WORK TASK
The required output is the exact run of lines below that opens at the line with "easy baked chicken" and closes at the line with "Would You Wear".

WORKING DATA
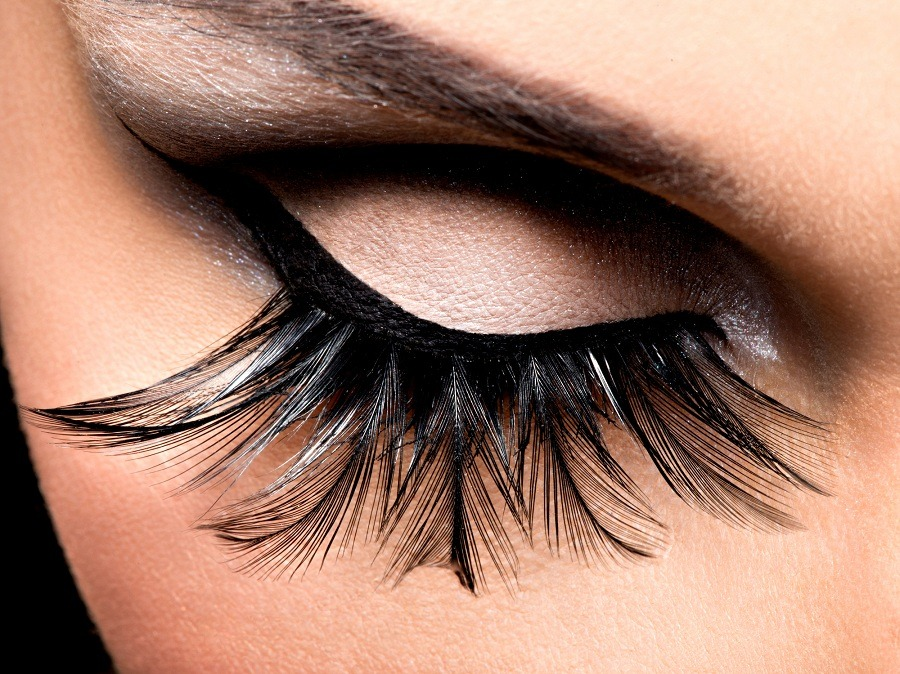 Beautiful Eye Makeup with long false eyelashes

--

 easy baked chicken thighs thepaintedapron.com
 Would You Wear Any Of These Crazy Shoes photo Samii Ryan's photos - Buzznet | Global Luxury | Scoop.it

...

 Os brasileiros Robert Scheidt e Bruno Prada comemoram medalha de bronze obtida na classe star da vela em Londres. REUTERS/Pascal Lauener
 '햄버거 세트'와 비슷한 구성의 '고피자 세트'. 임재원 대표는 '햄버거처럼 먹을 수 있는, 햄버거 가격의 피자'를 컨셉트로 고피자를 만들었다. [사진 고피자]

ANSWER TO THE PROBLEM
 easy baked chicken thighs thepaintedapron.com
 Would You Wear Any Of These Crazy Shoes photo Samii Ryan's photos - Buzznet | Global Luxury | Scoop.it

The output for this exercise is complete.